L’histoire nous apprend que parmi les ouvrages défensifs les plus marquants et les plus importants construits par l’armée du "Roi Soleil" Louis XIV, lors de l’expédition du 22 septembre 1664 contre la ville de Djidjelli, sous le commandement général du Duc de Beaufort, figure le fort des Français. Érigé sur les vestiges d’une vieille tour romaine au sommet d’une éminence rocheuse dans un endroit stratégique dominant mer et montagnes, ce fort de « Djebel El-Korn » constituait le poste le plus avancé des lignes Françaises dont les troupes avaient pris position dans la plaine qui s’étendait entre la mer et la zone montagneuse (l’actuel centre ville colonial).
Tous les historiens s’accordent à dire que l’utilisation des pierres tombales du cimetière musulman pour l’édification de ce fortin, était l’une des causes principales qui poussa la population autochtone à se rallier aux cotés des turcs pour s’insurger contre la présence Française sur son territoire. Ainsi, l’historien français Ernest WATBLED écrit à ce propos : « …. Une autre circonstance, la profanation des tombeaux d’un cimetière musulman, dont les matériaux avaient été employés à la construction d’un fortin, acheva de compromettre le succès des négociations ». Dans le même sens Aimé RETOUT note : « Les Kabyles de la montagne n’aimaient pas beaucoup les turcs, qui n’avaient jamais pu s’étendre hors de la ville et de ses environs immédiats. Ils hésitaient sur le parti à prendre, lorsqu’on commit la faute de se servir de matériaux enlevés à un cimetière musulman pour construire un fort sur le Djebel el Korn, près de l’emplacement où se trouve maintenant le fort Saint-FERDINANT ». Un autre témoignage, celui de Charles FERAUD qui confirme cette hypothèse en écrivant : « Un témoin oculaire, cité par PELISSON, pense que la profanation des cimetières musulmans, dont les matériaux furent employés à la construction du fortin de l’ouest, nuisit beaucoup au succès des négociations. On connaît le respect des Arabes pour les morts : (cette espèce d’inhumanité les éloigna plus que nulle autre chose.) ».
Da Salah BOUSSELOUA dans sa monographie de la wilaya de Jijel rédigée en 1970, nous indique de son coté que : « ’’Le Fort des Français’’ pour les armées de Louis XIV et ’’Bordj-Echetti’’ pour les vieux Djidjelliens, fut construit prés du vieux cimetière de la ville (ce vieux fort aujourd’hui disparu, était debout jusqu’en 1933) ».
Cependant, à chaque fois je me rends au cimetière de notre ville, je ne cesse de me poser des questions quand à la nature et l’origine des restes d’une ancienne construction qui se trouvent du coté de Beaumarché, pas loin de l’endroit ou s’élevait la vigie de Djidjelli.

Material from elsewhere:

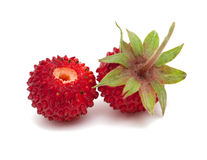 Wild strawberries isolated on white background Royalty Free Stock Photo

D’une superficie totale d’environ 200,00 mètres carrés et une hauteur de 5,00 mètre, l’ouvrage semi-enterré est composé essentiellement d’une muraille périphérique en pierres de 60 centimètres d’épaisseur dotée de contreforts (murs en retour) ayant une épaisseur de 80 cm. Dépourvu d’accès proprement dit, une ouverture a été creusée sur un de ses cotés pour pouvoir y pénétrer, (voir photo ci-dessous).

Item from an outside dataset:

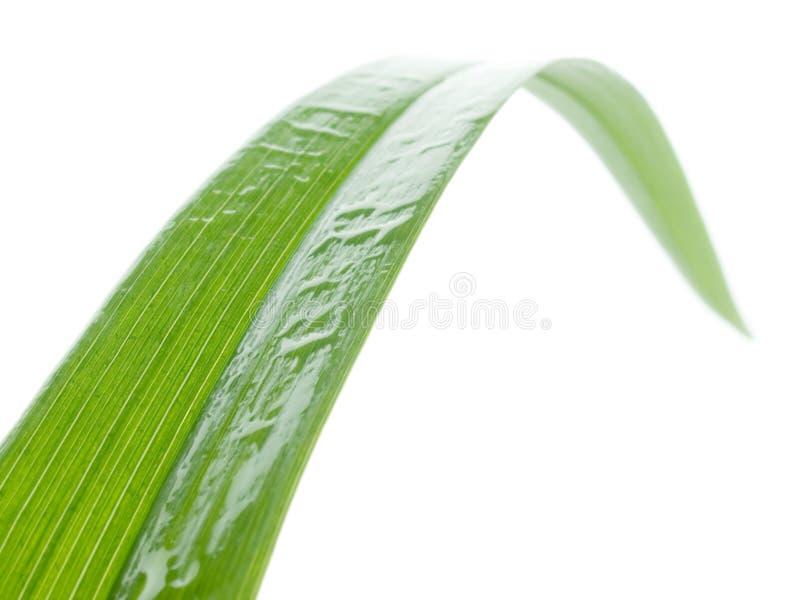 Lámina de la hierba mojada. fotografía de archivo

L’ouvrage actuellement à l’abondant total est couvert d’une dalle en béton armé dont la réalisation, d’après les techniques et les matériaux utilisés, serait de l’époque coloniale. Vétuste et trouée de partout, cette dalle qui se trouve aujourd’hui dans un état de délabrement très avancé constitue en fait danger permanent pour les enfants imprudents des quartiers environnants qui parfois n’hésitent pas à s’aventurer à jouer dessus.